Zihnin ürünü bir düzenlemesin, yıllar da senin düzeninin içinde bir ara düzen.
2023 yılı, sen gideceksin.
Giden diğer yıllar gibi, bir dünya yılı olarak gidecek, yerini yeni bir dünya yılına bırakacaksın.
Düzen bu ya, ‘yeni yıl’ zamanı yenileyecek, bizi eskitecek ve “Eskiye rağbet olsa bitpazarına nur yağardı” sözü geçerliliğini sürdürecek, bir masal kalacak geriye.
Şimdi çok pahalı olduğu için alınamayan kestanenin, evlerde, soba üstünde tütsülendiği ve paylaşıldığı, yağmurların, karların yağdığı zamanlardan bir masal.
Masal bu ya!
Duygular daha dolu, daha gerçek yaşanırmış. İnsanlar birbirine bakarmış, sevgiler akarmış. Elbette kötülükler de varmış ama iyilikler de güçlüymüş. Sanal âlemler araya girmemiş, doğanın içine hançer vurulmamış. Kitap kokusu ciltlerin içindeki sayfalardan taşarken, hiç olmazsa şanslı olan çocuklar bu kokuyu içine çekerken, fen ödevlerinde fasulye, nohut yetiştirip, hayat bilgisinde nineli, dedeli aile hatıraları oluştururmuş. Çocuklar çocukça bir zaman diliminde yaşarmış. Büyükler de kendi zaman dilimlerinde yaşar ve bazı dilimler de paylaşılırmış. Kendi oyunlarını kurarmış çocuklar, kendi kurdukları oyunları oynarlarmış yine de.
Masal bitmiş! Aslında bitmemiş, bitirilmiş!
Başkalarının kurduğu oyunlarda yitip gitmiş çocuklar.
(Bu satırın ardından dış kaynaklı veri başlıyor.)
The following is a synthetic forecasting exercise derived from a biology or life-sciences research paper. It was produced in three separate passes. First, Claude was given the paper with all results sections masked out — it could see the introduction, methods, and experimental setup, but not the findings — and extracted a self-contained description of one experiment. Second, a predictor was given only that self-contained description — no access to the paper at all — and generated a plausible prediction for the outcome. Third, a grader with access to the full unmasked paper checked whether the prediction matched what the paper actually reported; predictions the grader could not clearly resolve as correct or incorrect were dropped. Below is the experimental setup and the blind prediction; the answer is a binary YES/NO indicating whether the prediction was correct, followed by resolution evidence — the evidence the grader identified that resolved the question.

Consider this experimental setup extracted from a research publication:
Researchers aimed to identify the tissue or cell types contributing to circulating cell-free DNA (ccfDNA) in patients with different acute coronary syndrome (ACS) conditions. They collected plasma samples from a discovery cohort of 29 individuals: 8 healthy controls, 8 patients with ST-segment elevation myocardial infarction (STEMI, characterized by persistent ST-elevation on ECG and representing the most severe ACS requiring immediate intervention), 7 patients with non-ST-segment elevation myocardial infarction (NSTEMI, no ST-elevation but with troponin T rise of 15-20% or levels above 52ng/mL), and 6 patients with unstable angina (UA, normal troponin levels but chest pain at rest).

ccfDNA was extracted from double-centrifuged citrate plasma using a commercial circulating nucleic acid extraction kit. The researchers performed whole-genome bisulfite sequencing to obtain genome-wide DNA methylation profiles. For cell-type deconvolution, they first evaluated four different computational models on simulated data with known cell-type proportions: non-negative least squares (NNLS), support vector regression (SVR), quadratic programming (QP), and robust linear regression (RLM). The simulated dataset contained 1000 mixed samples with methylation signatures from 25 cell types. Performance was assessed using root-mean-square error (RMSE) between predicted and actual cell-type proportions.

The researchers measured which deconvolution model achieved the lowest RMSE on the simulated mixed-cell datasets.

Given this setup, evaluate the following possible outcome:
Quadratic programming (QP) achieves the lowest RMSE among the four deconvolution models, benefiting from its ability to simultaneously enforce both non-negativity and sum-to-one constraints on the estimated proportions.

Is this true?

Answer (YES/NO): NO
Minik ve gerçek olan gerçeklik bitmiş.
Dev sanal gerçek, çocuk olmadan küçüklük nedir bilmeden ve büyüme zahmetine katlanmadan sarmış her yeri. Kokusuz, tatsız bir dijitale bürünmüş her yer. Ne kestane kalmış sobada, ne soba ne de birbirine bakan insanlar. Sevgi akmaya devam etmiş ama sıkça yön değiştirip kaza yaparak. Masalın inatçılığından mıdır, kitabın gerçekliğinden midir kitap kokusu yine de kalmış kitapları okuyanların ve çok sevenlerin burunlarında, bir de kalplerinin en hassas yerinde.
Şimdiki zaman bilgisayar. Şimdi, şimdiki zaman sonsuzluk içinde bir kısır döngü.
Yeni yıla girerken ne kestane kokusu var etrafta ne de kitap kokusu. Masalın gerçekliğiyle, gerçekliğin masalının iç içe geçmiş karmaşık hali var.
Bir varmış, bir yokmuş, bir de sanalmış haller!
Miladi takvimde, sayı doğrultusunda 2024 yılına ne yüklersek artık… İYİ YILLAR!